▶ [Text]:
━━━━

Writing Puts to Purchase Stocks

If you are very bullish on a particular stock for the long term and is looking to purchase the stock but feels that it is slightly overvalued at the moment, then you may want to consider writing put options on the stock as a means to acquire it at a discount.

So, instead of entering a limit order to purchase the stock, you can write an equivalent amount of near-month slightly out-of-the-money naked puts with a strike price that is equal to the target price at which you wish to purchase the underlying stock.

Thereafter, on expiration date, if the stock price and your sentiments towards the underlying stock remains unchanged, the puts that you sold will expire worthless. This lets you pocket the premiums received and write some more put options.

━━━━

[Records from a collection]
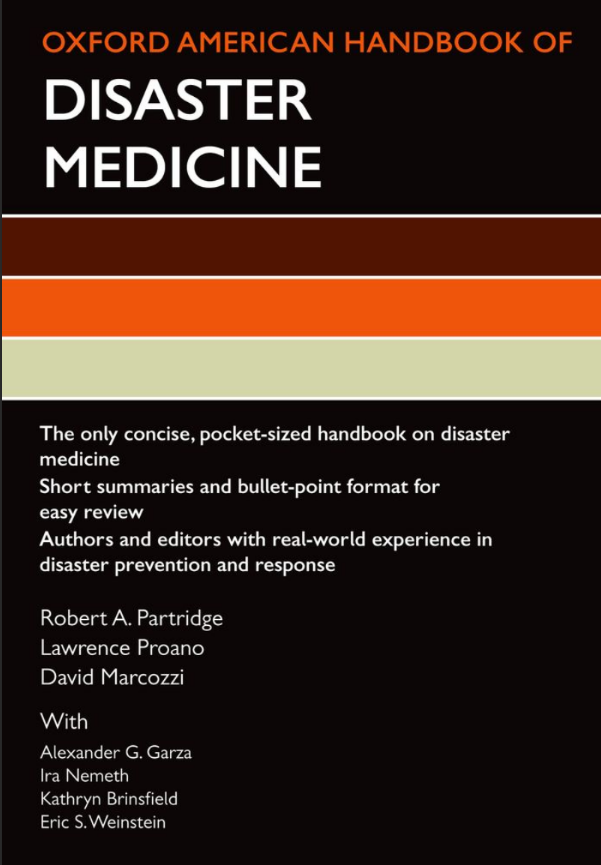 OXFORD AMERICAN HANDBOOK OF
DISASTER MEDICINE

The only concise, pocket-sized handbook on disaster medicine
Short summaries and bullet-point format for easy review
Authors and editors with real-world experience in disaster prevention and response

Robert A. Partridge
Lawrence Proano
David Marcozzi

With
Alexander G. Garza
Ira Nemeth
Kathryn Brinsfield
Eric S. Weinstein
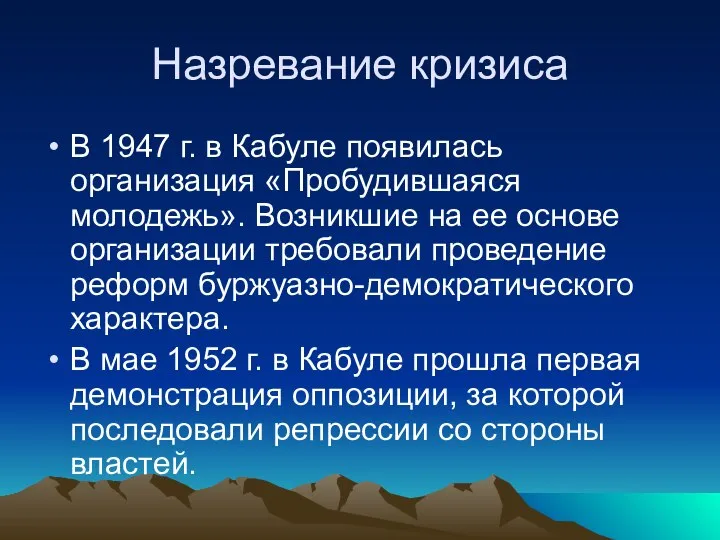 Назревание кризиса

• В 1947 г. в Кабуле появилась организация «Пробудившаяся молодежь». Возникшие на ее основе организации требовали проведение реформ буржуазно-демократического характера.

• В мае 1952 г. в Кабуле прошла первая демонстрация оппозиции, за которой последовали репрессии со стороны властей.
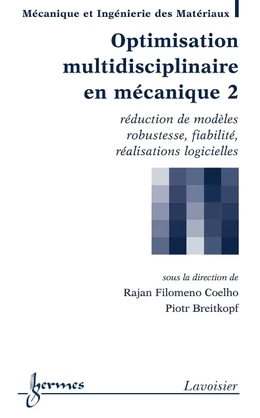 Mécanique et Ingénierie des Matériaux

Optimisation multidisciplinaire en mécanique 2

réduction de modèles robustesse, fiabilité, réalisations logicielles

sous la direction de
Rajan Filomeno Coelho
Piotr Breitkopf

hermes

Lavoisier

━━━━

▶ [Requirement A]: Return the passage of the text on writing puts between "Writing Puts to" and "the underlying stock.", inclusive.
▶ [Requirement B]: According to the text on writing puts, what strike price should the puts you write have?
▶ [Requirement C]: Translate this sentence from the text on writing puts into Spanish: "This lets you pocket the premiums received and write some more put options."

▶ [Task answer A]:
Writing Puts to Purchase Stocks

If you are very bullish on a particular stock for the long term and is looking to purchase the stock but feels that it is slightly overvalued at the moment, then you may want to consider writing put options on the stock as a means to acquire it at a discount.

So, instead of entering a limit order to purchase the stock, you can write an equivalent amount of near-month slightly out-of-the-money naked puts with a strike price that is equal to the target price at which you wish to purchase the underlying stock.

▶ [Task answer B]: A strike price equal to the target price at which you wish to purchase the underlying stock.

▶ [Task answer C]: Esto le permite embolsarse las primas recibidas y emitir más opciones de venta.